OHP: Good job it was only 3 x 5 or I might have struggled more.
DL: Pulled 130 as a warm up and knew I could get 140. Used overhand grip until last two sets and was pleased with how this went. I think the problem I had last time was my feet were too far under the bar and I was having to lean back too much, which in turn was putting the bar in the wrong position. With a slight correction it went up nicely.
Chins: Dipping belt was handy and still set up with a 5kg plate so I thought 'why not'. Tough though, 5kg makes a BIG difference!
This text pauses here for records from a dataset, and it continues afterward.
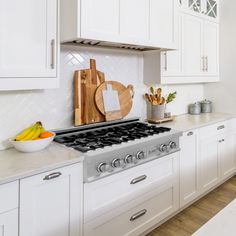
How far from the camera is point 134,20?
206cm

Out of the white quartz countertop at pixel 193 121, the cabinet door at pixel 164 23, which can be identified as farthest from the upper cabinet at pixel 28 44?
the white quartz countertop at pixel 193 121

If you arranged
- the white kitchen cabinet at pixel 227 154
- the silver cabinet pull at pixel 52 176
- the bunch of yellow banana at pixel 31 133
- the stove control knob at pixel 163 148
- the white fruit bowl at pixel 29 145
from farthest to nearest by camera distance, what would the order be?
the white kitchen cabinet at pixel 227 154 → the stove control knob at pixel 163 148 → the bunch of yellow banana at pixel 31 133 → the white fruit bowl at pixel 29 145 → the silver cabinet pull at pixel 52 176

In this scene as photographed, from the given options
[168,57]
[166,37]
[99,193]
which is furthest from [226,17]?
[99,193]

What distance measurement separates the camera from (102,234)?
1782mm

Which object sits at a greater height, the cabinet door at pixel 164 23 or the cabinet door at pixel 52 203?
the cabinet door at pixel 164 23

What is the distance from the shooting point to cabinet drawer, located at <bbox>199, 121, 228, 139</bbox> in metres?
2.78

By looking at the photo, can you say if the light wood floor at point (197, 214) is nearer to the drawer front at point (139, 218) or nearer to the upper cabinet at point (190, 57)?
the drawer front at point (139, 218)

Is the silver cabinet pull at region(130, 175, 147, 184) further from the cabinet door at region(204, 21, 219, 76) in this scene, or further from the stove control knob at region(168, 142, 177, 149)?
the cabinet door at region(204, 21, 219, 76)

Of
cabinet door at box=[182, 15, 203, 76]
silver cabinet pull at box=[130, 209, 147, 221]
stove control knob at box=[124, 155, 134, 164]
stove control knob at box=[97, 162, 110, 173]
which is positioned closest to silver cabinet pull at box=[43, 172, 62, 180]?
stove control knob at box=[97, 162, 110, 173]

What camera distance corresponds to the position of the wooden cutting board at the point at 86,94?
2150 mm

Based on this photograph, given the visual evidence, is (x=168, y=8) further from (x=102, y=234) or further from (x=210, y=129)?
(x=102, y=234)

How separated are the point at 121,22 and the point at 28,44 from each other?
2.42 ft

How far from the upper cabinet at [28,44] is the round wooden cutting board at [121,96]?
595 mm

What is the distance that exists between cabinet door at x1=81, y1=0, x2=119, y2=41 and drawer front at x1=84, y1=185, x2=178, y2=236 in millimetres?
1255
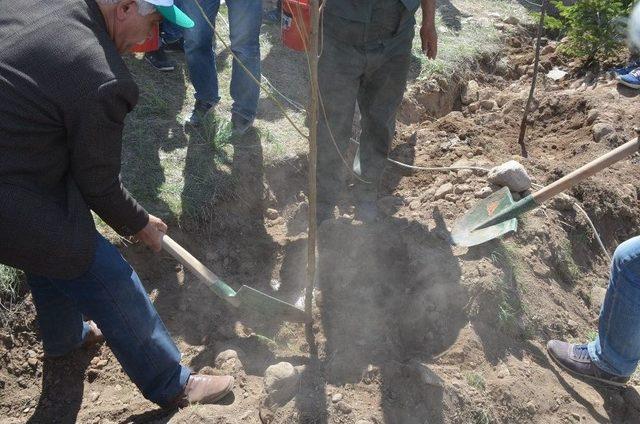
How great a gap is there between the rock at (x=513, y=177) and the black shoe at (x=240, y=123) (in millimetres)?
1785

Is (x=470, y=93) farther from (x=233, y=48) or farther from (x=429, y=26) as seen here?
(x=233, y=48)

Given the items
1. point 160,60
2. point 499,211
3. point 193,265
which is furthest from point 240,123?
point 499,211

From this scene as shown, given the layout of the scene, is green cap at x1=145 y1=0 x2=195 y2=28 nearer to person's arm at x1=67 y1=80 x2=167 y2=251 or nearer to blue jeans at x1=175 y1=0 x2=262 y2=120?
person's arm at x1=67 y1=80 x2=167 y2=251

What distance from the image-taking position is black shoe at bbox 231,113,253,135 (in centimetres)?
430

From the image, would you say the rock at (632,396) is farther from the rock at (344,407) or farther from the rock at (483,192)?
the rock at (344,407)

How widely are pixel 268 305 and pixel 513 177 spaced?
1.85 meters

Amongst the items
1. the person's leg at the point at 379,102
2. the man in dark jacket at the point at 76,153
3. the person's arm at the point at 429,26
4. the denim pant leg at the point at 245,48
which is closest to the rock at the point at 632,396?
the person's leg at the point at 379,102

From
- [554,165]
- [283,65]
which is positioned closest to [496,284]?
[554,165]

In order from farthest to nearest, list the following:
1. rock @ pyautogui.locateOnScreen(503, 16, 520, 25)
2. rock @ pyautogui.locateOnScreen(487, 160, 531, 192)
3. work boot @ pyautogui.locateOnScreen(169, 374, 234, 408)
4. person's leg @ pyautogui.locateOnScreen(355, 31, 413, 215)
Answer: rock @ pyautogui.locateOnScreen(503, 16, 520, 25)
rock @ pyautogui.locateOnScreen(487, 160, 531, 192)
person's leg @ pyautogui.locateOnScreen(355, 31, 413, 215)
work boot @ pyautogui.locateOnScreen(169, 374, 234, 408)

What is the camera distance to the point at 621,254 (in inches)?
110

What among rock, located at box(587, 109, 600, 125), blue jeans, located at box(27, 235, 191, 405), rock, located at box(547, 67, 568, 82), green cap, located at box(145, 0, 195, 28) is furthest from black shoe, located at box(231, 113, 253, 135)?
rock, located at box(547, 67, 568, 82)

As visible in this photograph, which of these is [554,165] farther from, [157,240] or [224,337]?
[157,240]

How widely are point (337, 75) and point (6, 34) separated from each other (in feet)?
6.24

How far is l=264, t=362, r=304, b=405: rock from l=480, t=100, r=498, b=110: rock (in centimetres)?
348
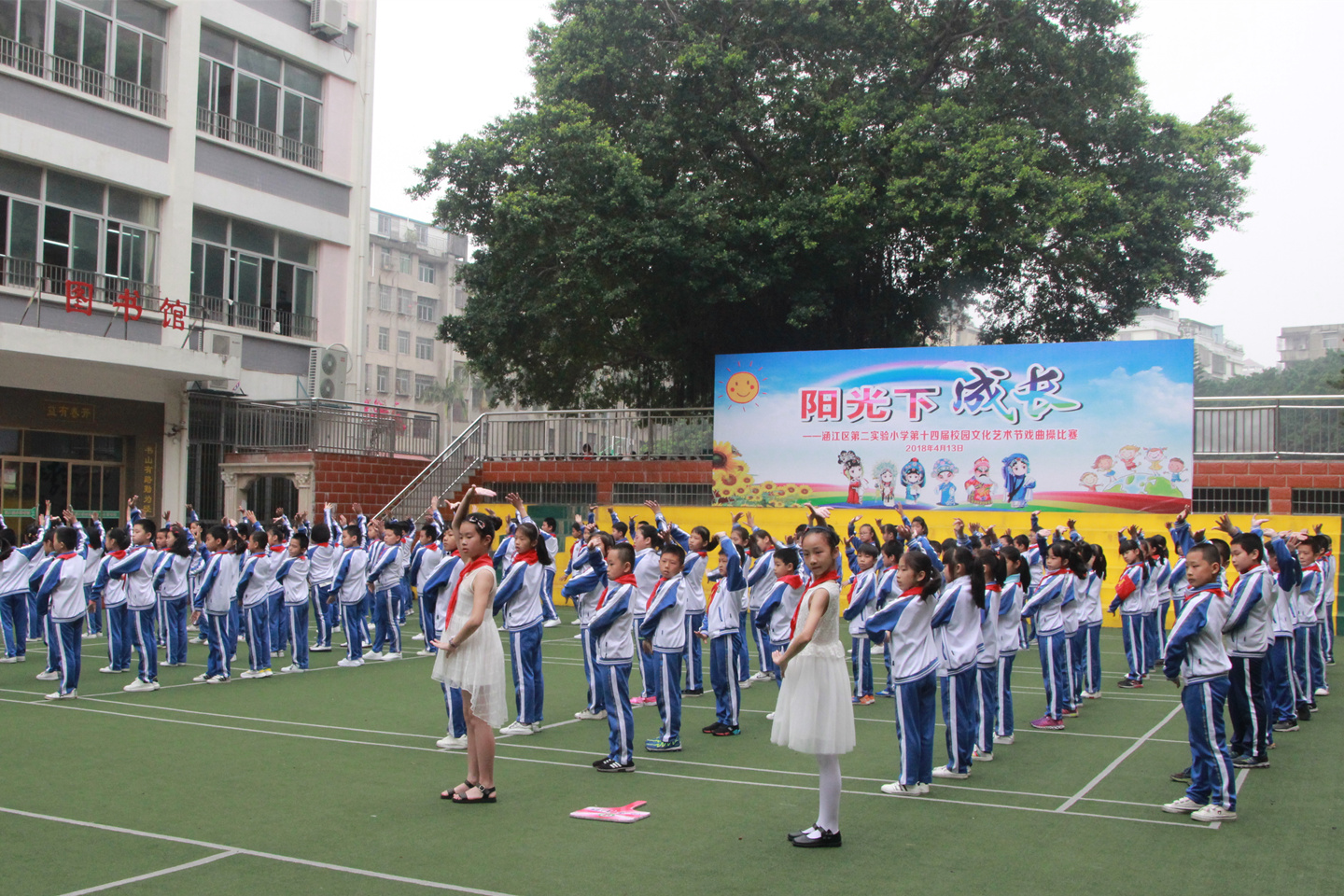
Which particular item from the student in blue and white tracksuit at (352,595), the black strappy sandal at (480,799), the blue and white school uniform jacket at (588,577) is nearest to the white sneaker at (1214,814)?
the black strappy sandal at (480,799)

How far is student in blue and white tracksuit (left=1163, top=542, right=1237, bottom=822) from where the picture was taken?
6.55m

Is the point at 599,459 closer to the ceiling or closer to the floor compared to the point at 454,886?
closer to the ceiling

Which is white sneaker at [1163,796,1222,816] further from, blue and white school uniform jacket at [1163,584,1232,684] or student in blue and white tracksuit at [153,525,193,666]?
student in blue and white tracksuit at [153,525,193,666]

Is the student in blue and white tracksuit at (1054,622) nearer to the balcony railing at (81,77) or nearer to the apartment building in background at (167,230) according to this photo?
the apartment building in background at (167,230)

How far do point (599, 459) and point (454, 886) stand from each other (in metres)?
17.7

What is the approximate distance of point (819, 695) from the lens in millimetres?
5945

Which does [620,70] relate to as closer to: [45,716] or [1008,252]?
[1008,252]

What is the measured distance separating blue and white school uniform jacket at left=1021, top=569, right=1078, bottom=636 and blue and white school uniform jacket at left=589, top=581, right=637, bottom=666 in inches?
143

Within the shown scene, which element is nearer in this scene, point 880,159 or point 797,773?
point 797,773

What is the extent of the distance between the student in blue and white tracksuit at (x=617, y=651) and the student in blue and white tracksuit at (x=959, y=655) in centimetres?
214

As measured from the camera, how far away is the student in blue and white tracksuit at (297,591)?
1303cm

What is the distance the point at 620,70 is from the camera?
22.0 m

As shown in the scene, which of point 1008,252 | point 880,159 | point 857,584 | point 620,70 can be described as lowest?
point 857,584

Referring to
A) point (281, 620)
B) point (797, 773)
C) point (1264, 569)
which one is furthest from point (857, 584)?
point (281, 620)
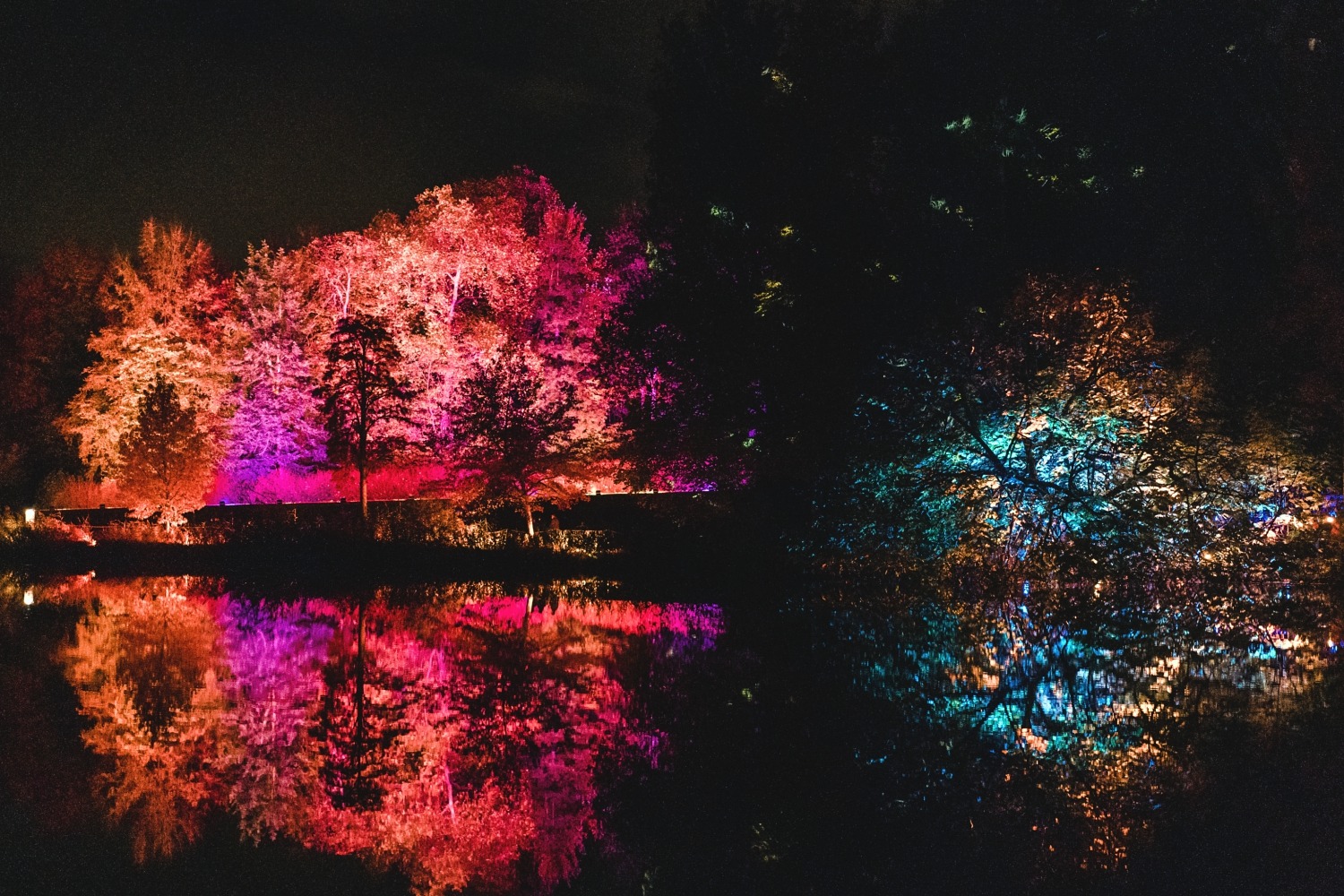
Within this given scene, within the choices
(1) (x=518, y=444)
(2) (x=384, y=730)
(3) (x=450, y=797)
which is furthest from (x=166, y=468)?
(3) (x=450, y=797)

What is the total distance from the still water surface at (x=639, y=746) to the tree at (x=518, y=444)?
415 inches

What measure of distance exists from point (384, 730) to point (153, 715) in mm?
3101

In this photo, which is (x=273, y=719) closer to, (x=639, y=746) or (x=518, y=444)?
(x=639, y=746)

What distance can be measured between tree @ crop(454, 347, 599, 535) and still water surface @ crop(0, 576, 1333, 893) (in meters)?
10.5

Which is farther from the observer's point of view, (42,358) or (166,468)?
(42,358)

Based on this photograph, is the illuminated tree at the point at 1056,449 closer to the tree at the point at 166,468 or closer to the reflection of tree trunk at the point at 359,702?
the reflection of tree trunk at the point at 359,702

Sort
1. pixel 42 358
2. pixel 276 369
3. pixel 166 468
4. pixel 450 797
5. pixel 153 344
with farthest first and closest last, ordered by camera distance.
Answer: pixel 42 358 → pixel 153 344 → pixel 276 369 → pixel 166 468 → pixel 450 797

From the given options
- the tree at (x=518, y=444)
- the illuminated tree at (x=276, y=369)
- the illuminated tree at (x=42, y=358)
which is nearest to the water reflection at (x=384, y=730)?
the tree at (x=518, y=444)

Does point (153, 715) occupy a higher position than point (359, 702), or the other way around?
point (359, 702)

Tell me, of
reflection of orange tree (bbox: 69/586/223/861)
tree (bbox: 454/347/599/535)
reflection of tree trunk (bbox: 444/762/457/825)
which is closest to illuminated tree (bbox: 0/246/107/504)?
tree (bbox: 454/347/599/535)

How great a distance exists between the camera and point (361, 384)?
32375mm

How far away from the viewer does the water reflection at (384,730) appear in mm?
7766

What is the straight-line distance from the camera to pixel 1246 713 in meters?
11.3

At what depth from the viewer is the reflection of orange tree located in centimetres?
824
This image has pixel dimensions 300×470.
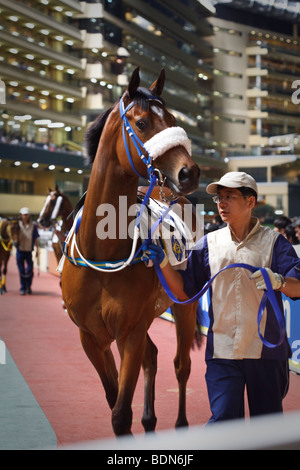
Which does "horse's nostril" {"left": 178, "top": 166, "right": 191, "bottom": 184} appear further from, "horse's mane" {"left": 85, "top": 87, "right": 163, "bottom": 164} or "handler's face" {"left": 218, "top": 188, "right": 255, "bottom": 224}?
"horse's mane" {"left": 85, "top": 87, "right": 163, "bottom": 164}

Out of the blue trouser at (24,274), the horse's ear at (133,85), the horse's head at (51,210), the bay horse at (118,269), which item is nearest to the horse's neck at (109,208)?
the bay horse at (118,269)

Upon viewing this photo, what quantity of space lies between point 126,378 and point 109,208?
3.05 feet

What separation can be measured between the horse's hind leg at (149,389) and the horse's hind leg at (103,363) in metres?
Result: 0.53

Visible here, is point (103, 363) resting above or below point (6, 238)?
below

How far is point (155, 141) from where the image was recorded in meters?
2.91

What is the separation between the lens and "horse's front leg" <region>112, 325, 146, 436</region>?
315 cm

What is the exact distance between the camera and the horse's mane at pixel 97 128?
127 inches

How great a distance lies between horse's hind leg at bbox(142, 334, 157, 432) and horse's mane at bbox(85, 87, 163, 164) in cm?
150

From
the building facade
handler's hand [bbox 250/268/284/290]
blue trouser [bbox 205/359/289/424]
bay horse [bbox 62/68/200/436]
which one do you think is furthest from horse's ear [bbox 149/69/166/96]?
the building facade

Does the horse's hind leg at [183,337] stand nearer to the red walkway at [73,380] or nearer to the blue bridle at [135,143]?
the red walkway at [73,380]

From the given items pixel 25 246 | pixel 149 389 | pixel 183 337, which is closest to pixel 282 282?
pixel 149 389

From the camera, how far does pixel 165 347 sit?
752 centimetres

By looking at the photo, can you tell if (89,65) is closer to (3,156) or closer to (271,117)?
(3,156)

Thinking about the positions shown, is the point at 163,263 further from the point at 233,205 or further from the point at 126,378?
the point at 126,378
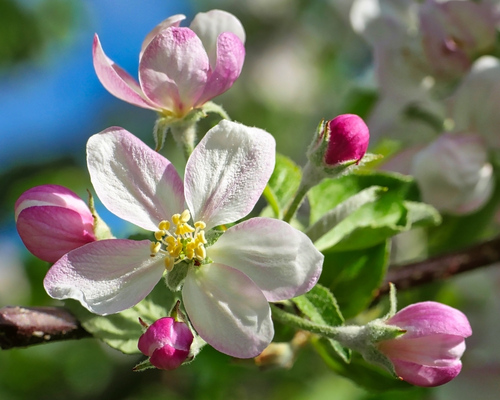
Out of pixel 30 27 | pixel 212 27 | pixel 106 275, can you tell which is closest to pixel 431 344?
pixel 106 275

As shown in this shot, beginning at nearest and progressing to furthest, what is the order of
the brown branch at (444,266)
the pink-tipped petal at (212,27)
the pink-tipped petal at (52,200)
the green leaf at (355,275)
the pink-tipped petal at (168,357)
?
the pink-tipped petal at (168,357)
the pink-tipped petal at (52,200)
the pink-tipped petal at (212,27)
the green leaf at (355,275)
the brown branch at (444,266)

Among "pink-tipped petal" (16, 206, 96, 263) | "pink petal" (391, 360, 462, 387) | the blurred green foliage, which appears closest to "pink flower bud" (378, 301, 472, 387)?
"pink petal" (391, 360, 462, 387)

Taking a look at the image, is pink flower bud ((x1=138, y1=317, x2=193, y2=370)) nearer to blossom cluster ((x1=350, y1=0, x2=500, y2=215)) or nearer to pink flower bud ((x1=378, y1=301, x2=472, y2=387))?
pink flower bud ((x1=378, y1=301, x2=472, y2=387))

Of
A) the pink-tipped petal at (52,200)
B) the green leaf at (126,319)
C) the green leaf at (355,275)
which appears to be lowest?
the green leaf at (355,275)

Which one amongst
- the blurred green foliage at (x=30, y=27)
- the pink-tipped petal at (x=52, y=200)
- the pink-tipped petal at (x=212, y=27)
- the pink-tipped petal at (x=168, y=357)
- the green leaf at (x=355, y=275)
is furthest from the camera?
the blurred green foliage at (x=30, y=27)

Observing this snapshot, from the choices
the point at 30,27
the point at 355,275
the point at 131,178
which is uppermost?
the point at 131,178

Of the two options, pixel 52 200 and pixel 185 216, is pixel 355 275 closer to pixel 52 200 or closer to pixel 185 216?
pixel 185 216

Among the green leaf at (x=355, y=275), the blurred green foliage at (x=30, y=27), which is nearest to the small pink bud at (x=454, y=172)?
the green leaf at (x=355, y=275)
PB: Instead of stacking plates, I thought I'd try and get the 'one handed' form right first. What I did was 30secs on the left hand, then with no rest change to right hand, then back to left again, then back to right, making 2 minutes altogether, then repeat.
All done in 55 mins flat

and I knew about it.
@KIB Thanks man, it's about time I started showing a bit of sense!

I reckon the bar path thing in bench press is what's affecting my neck. I think it's when I start to struggle with a rep and I'm straining and forcing the bar to the top position, my neck is very tense (as you can imagine), and this is when it gets strained. Maybe my next common sense lesson should be when to stop a set!
After only one session of weighted dips I already like 'em. When it comes time to increase weight though I'll see if I'm still as enthusiastic!